The result of the method in 3.6 is: 442.2878543960478
Wall time: 57 ms


In [32]:
%%time
val1 = projected_gradient_method_with_linesearch(val_g, grad_g, W0, 1, 100, 0.5)[0]
print("The result with line search is: " + str(val1))

The result with line search is: 442.21792646692586
Wall time: 410 ms


In [31]:
%%time
val3 = alternate_minimization(val_g, grad_g, val_h, grad_h, W0, H0, 100, 1)[0]
print("The result of alternate minimization method is: " + str(val3))

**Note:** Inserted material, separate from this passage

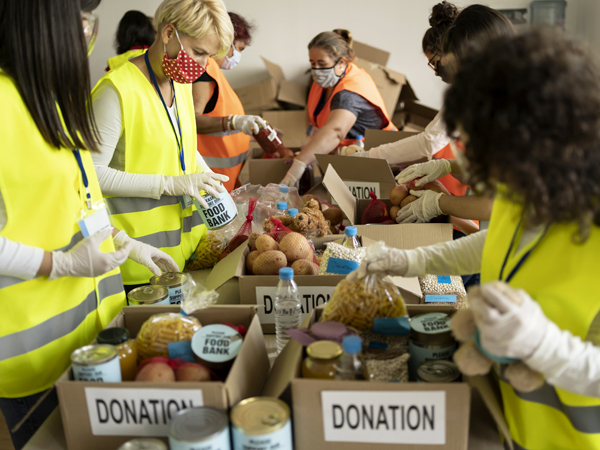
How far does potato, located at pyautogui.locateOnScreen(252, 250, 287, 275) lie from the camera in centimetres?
150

The result of alternate minimization method is: 439.4372725874233
Wall time: 1.9 s


Clearly, with the alternate minimization method and 100 iterations, we get a object value even smaller than the "local minimum" we found fixing only $H_{0}$. Clearly, the alternate method takes the most of the time because we do line search two times in each iteration, but it has given a better result because both the values in $W$ and $H$ are optimized.

### Question 5.5

In the first thought, I believe that **checking the difference between recent iterations** could be a good stopping criterion. If the difference is small enough, then the procedure stops. However, such a stopping condition does not reveal whether a solution
is close to a stationary point or not.<br>
Additionally, from the 1.3 part of the course, I think a practicable $\epsilon -solution$ could be a criterion $T_{\epsilon}(W,K)$ that
$$||prox_{\gamma }(\nabla f(W^{t},H^{t}))||_{F} \leq \epsilon ||\nabla f(W^{0}, H^{0})||_{F}$$
in which $prox_{\gamma }$ is the projection we ued in Question 3.4 and 3.5. This way, we stop the algorithm when we don't have a good descend judged by the threshold $\epsilon$.